DATA FOR PROCESSING -
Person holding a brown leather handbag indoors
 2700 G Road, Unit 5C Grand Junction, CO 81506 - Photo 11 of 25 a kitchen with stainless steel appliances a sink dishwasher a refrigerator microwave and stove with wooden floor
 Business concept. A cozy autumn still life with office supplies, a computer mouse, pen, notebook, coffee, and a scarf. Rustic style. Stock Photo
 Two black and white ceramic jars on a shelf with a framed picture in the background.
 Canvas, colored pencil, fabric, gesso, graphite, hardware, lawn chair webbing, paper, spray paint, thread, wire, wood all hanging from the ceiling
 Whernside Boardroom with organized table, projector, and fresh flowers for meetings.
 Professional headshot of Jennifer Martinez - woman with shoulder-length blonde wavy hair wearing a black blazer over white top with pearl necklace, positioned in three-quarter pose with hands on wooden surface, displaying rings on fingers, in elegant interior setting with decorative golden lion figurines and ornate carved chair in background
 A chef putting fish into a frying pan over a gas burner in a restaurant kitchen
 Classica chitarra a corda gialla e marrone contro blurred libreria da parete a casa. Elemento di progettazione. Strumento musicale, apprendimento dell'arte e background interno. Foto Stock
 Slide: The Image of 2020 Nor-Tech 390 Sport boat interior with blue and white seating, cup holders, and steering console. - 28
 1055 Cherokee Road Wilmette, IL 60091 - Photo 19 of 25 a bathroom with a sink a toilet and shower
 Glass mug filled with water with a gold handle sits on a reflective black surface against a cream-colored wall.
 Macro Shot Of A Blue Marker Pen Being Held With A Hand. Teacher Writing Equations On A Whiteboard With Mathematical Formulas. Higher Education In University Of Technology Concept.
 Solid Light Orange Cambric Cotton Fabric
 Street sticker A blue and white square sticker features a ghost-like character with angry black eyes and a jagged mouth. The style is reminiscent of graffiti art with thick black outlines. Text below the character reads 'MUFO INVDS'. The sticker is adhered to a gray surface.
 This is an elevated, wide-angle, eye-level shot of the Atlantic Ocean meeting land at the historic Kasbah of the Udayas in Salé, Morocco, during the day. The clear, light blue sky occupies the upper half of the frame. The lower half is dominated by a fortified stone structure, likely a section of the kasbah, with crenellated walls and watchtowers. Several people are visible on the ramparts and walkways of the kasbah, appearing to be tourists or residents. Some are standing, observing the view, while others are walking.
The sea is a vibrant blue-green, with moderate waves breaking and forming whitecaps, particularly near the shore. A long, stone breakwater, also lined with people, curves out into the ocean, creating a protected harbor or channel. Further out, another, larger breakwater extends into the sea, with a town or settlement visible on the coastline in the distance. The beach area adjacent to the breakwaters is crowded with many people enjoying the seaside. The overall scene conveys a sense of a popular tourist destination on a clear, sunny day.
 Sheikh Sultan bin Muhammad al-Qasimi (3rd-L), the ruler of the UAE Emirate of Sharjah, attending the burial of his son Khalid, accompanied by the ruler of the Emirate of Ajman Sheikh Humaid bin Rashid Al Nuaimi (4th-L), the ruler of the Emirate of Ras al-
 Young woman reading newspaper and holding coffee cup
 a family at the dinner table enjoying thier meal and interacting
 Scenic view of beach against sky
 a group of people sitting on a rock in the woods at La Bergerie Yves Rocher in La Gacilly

EXERCISE PROMPT - Reproduce word for word the rows above, from the first one through the row containing "Whernside Boardroom with", both included.

ANSWER SECTION -
Person holding a brown leather handbag indoors
 2700 G Road, Unit 5C Grand Junction, CO 81506 - Photo 11 of 25 a kitchen with stainless steel appliances a sink dishwasher a refrigerator microwave and stove with wooden floor
 Business concept. A cozy autumn still life with office supplies, a computer mouse, pen, notebook, coffee, and a scarf. Rustic style. Stock Photo
 Two black and white ceramic jars on a shelf with a framed picture in the background.
 Canvas, colored pencil, fabric, gesso, graphite, hardware, lawn chair webbing, paper, spray paint, thread, wire, wood all hanging from the ceiling
 Whernside Boardroom with organized table, projector, and fresh flowers for meetings.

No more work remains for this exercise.